Narendra Bhati is also a Member of the UP Legislative Assembly and an aspiring parliamentarian. He was bragging about the way he got the Sub Divisional Magistrate (SDM) of New Okhla Industrial Development Area (NOIDA), Durga Sakti Nagpal a young Indian Administrative Service (IAS) officer, placed under suspension for allegedly having a wall demolished of a mosque coming up on a government plot of land in a village in her jurisdiction. Mercifully, he claimed that his actions symbolised triumph, presumably over the uppity IAS bureaucracy, of democracy, not his own. What he did not mention, however, was that he had enormous controlling interests in the allegedly illegal sand mining in rivers of the district which she (the SDM) cracked down upon incurring his wrath and that of his cohorts in the sand-mining mafia.

The story is indicative of two facts one of which is the way the young, honest and idealistic officers working with missionary zeal for the nation’s wellbeing in accordance with law are broken in to fall in line with the “system” so that the crooked political class could ride them on their back. All their angularities and idealisms are blunted and, finding themselves insecure, most become part of the “system”. The “system”, corrupt and anti-people, is designed and put in place by unscrupulous netas (leaders) like Bhati and bureaucrats who happened to have succumbed to their pressures forgetting about all their ideals or whatever they had joined the government with. Numerous instances have been reported of bureaucrats giving up their initial fervour under the threat of frequent capricious and penal transfers, suspensions or even more severe actions against them for not toeing the line of netas. Choosing softer options they act as handmaidens of self-serving netas and assist them in their nefarious activities.   

The second fact that emerges in high relief is the way crooked politicians operate for personal gain and gains for their cronies interfering with unbiased administration, playing around with innocent bureaucrats’ careers. Over the years the netas have emerged ever stronger so much so that they can twist and bend the laws and established procedures to their personal advantage. Threats and intimidation are often taken recourse to against bureaucratic objections to get their way that is mostly irregular or even illegal. In government establishments in India nothing moves without their approval, more so in the states and their acts are mostly oriented to milking the system. Even netas outside the governing machinery have acquired a say in regard to practically every aspect of administration effectively neutralising the bureaucratic process and the Rule of Law.  
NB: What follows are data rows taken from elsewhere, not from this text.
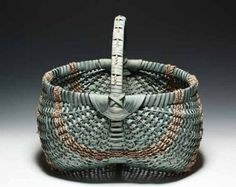 The most traditional of all Appalachian baskets. The ears are a three point lashing or donkey ears, not the more modern Gods eye. It has 36 Basket Weaving Patterns, Red Basket, Market Baskets, All Craft, Decorative Items, Decorative Accents, Old And New, Accent Decor, Wicker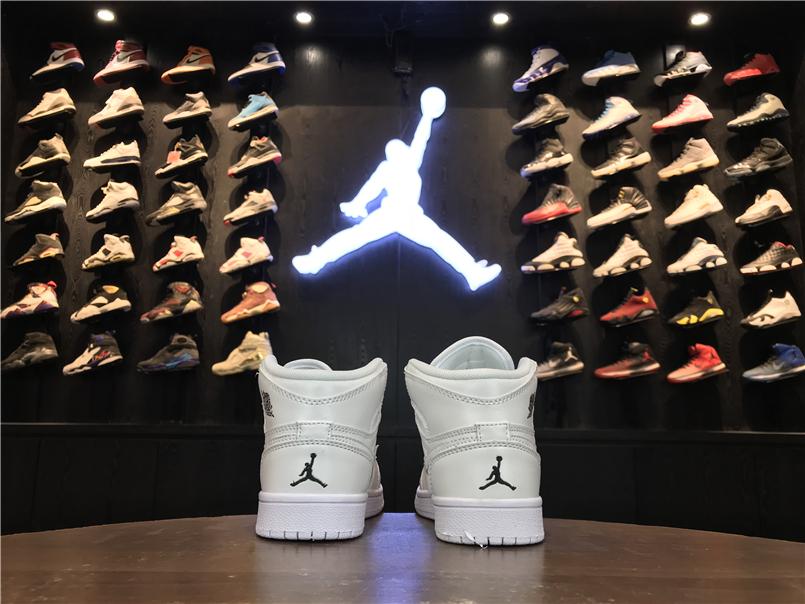 Giày Nike Jordan 1 Retro màu full trắng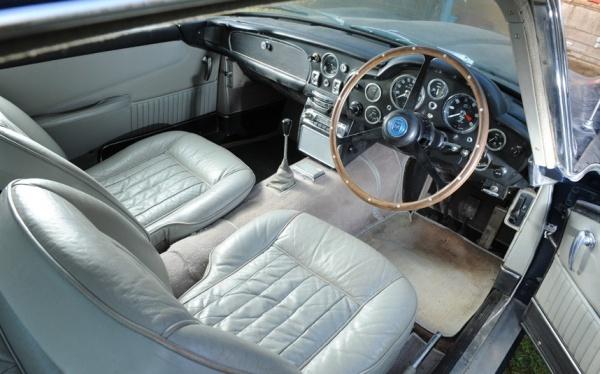 1964-aston-martin-db5-interior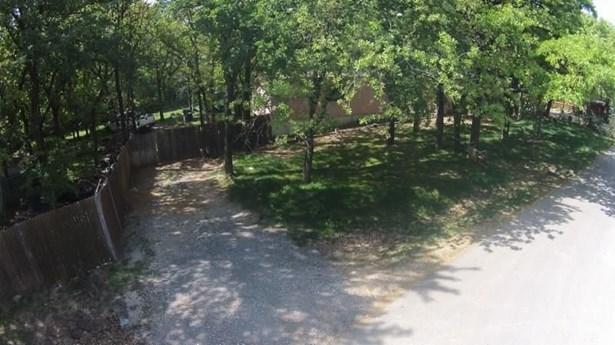 1203 Chestnut Drive, Bartonville, TX - USA (photo 2)
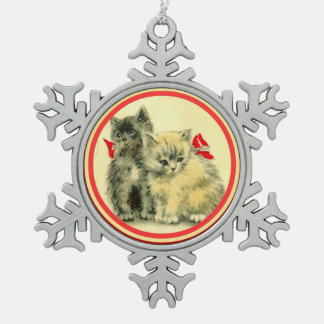 Gatitos lindos del navidad blancos y negros adorno de peltre en forma de copo de nieve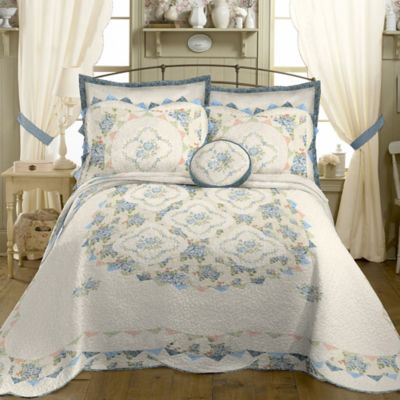 Bordeaux Queen Bedspread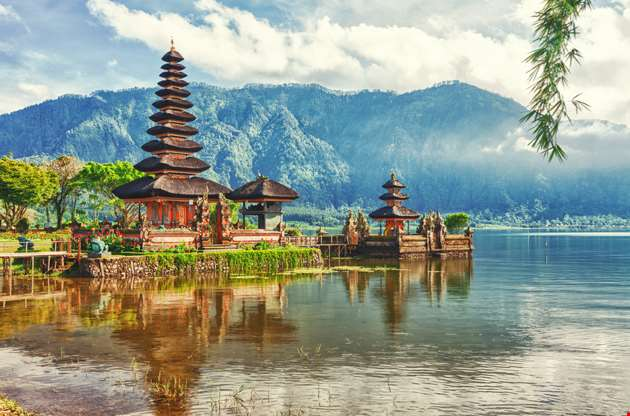pura-ulun-danu-temple-lake-beratan-Pura Ulun Danu Temple Lake Beratan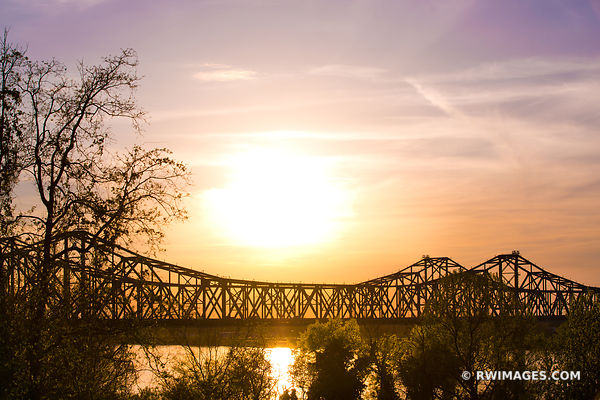 SUNSET BRIDGE OVER MISSISSIPPI RIVER NATCHEZ MISSISSIPPI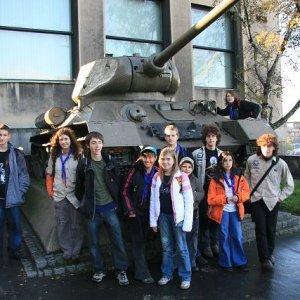 3.11.2007  9:54, autor: Teoretik / Pred múzeom vojenskej histórie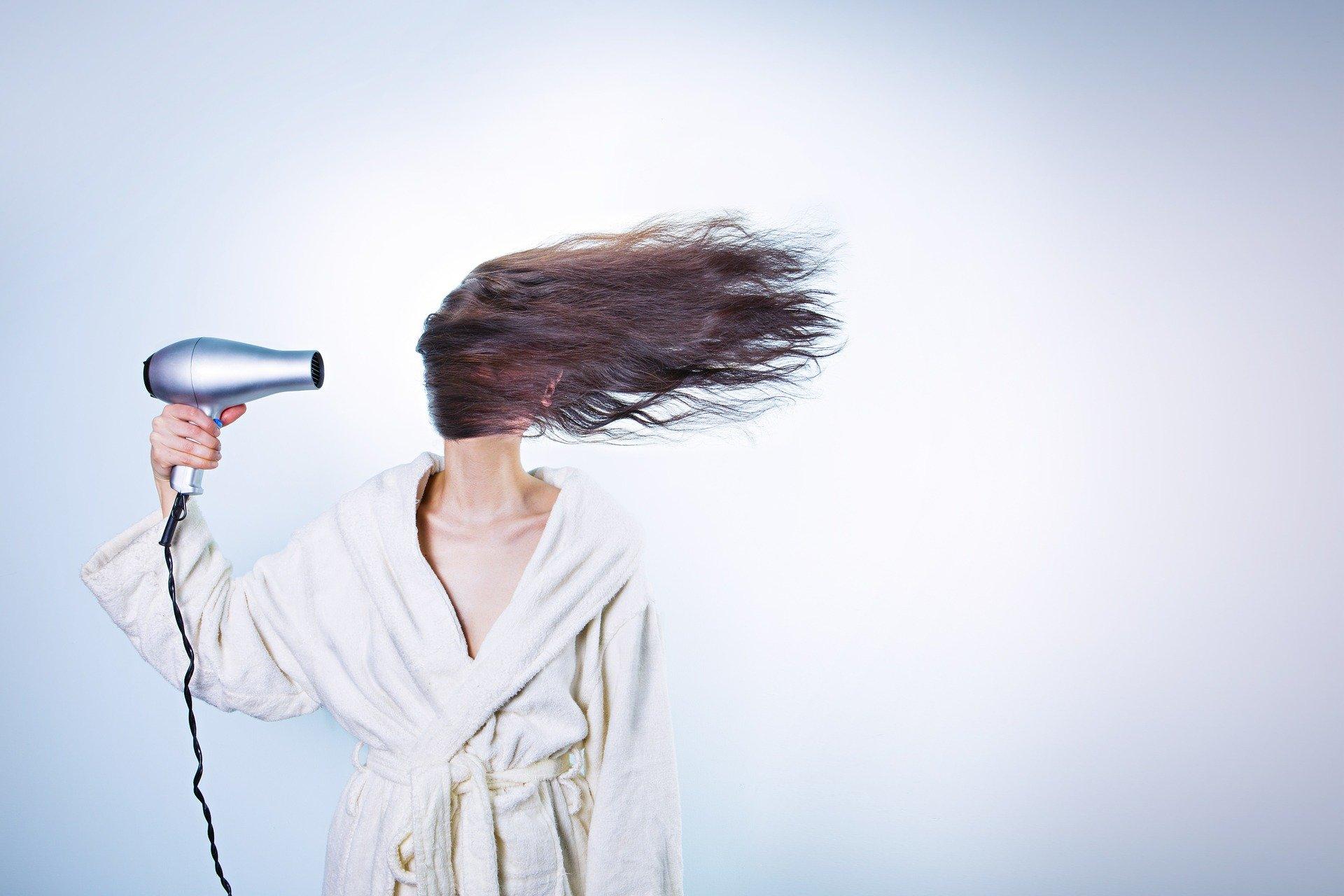 Nawyki, które niszczą włosy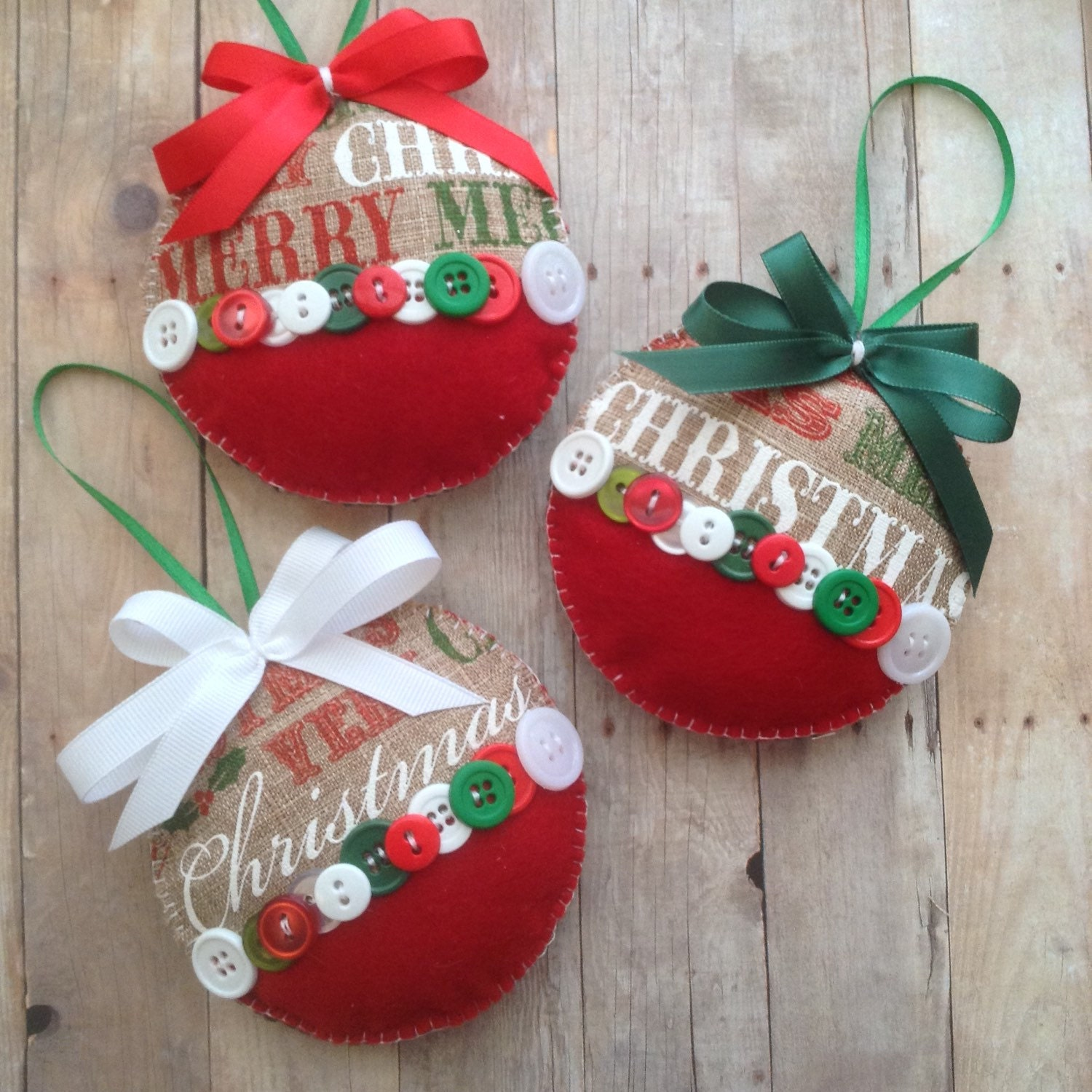 Christmas burlap ornaments xmas fabric ornaments xmas for Christmas ornaments to decorate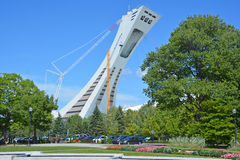 O Montreal o Estádio Olímpico e torre Fotos de Stock Royalty Free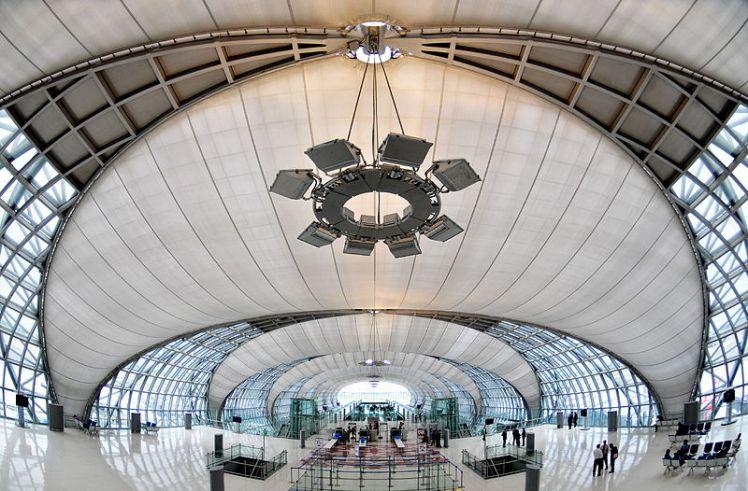 Suvarnabhumi_Airport,_Bangkok,_Thailand_2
They have become so power-obsessed that they do not want any check on them and their unethical and irregular activities. The Lokpal (Ombudsman) bill is a glaring example; they have stalled it for around forty five years – an enactment that would have objectively looked into their shenanigans. Even the independence of the Central Bureau of Investigation has been a bone of contention as the government of the day would not want to let go of its control over it as it is often let loose on people considered inconvenient. Besides, it is used to settle scores with its opponents and, in the current coalition era, to keep a sword hanging over corrupt netas whose support is vital for sustenance of a precariously perched government. Anna Hazare’s movement in 2011 movement was all about this vital agency but he was fobbed off by parliamentarians with a clever subterfuge. Now even the Apex Court is attempting to free it from government control. Quite obviously, in the event of it being unchained, numerous politicians – big and petty – and many legislators in the states and at the Centre would go where they legally belong – behind the bars, criminals as they all are.

No wonder, members of parliament across the entire political spectrum, who generally keep snapping at each other, have exhibited rare unity in agreeing to enact a law that negates the Supreme Court’s decision to strike down the iniquitous provision in the Representation of People’s Act that protects a convicted member from disqualification on ground of pendency of appeal. The ruling alliance headed by the Congress is very clearly out to prevent criminals from going to jail! It is such a pity that the party that spearheaded the Freedom Struggle epitomising observance of strict morality in politics has come to plumb such depths of un-ethicality and pursue politics devoid of any values.

Again, MPs displayed the same rare unity in asking the government to amend the Right to Information Act to keep political parties out of its purview. The Central Information Commissioner (CIC) had brought six major political parties under the Act being recipients of government largesse. It hit them where it hurts most as most of them have shady dealings and none has ever declared the sources of their funds. Besides, they also harbour criminals on the basis of their utility in fund-raising and winnability.  As the CIC decision shattered their opacity bringing all their fishy activities in public domain all of them were up in arms against him.  
The netas always gang up whenever their interests are at stake. The former Lok Sabha speaker, Somnath Chatterjee, had been pleading for constitution of an independent body to determine the pay and allowances of the legislators. Stonewalling the reasonable suggestion they made extravagant demands for their pay-hike. Eventually, in 2010 they voted hefty hikes in their pay, allowances and perquisites so much so that the government now is estimated to be spending Rs. 61 crore (6 billion) per annum on each MP. No wonder, more than half of the MPs and many legislators in the states are crorepaties (multimillionaires). And, yet apart from their high salaries, earnings from personal businesses and yields from illegal and corrupt activities, they have no shame in partaking food and beverages from the Parliament canteen at heavily subsidised and ridiculously low rates.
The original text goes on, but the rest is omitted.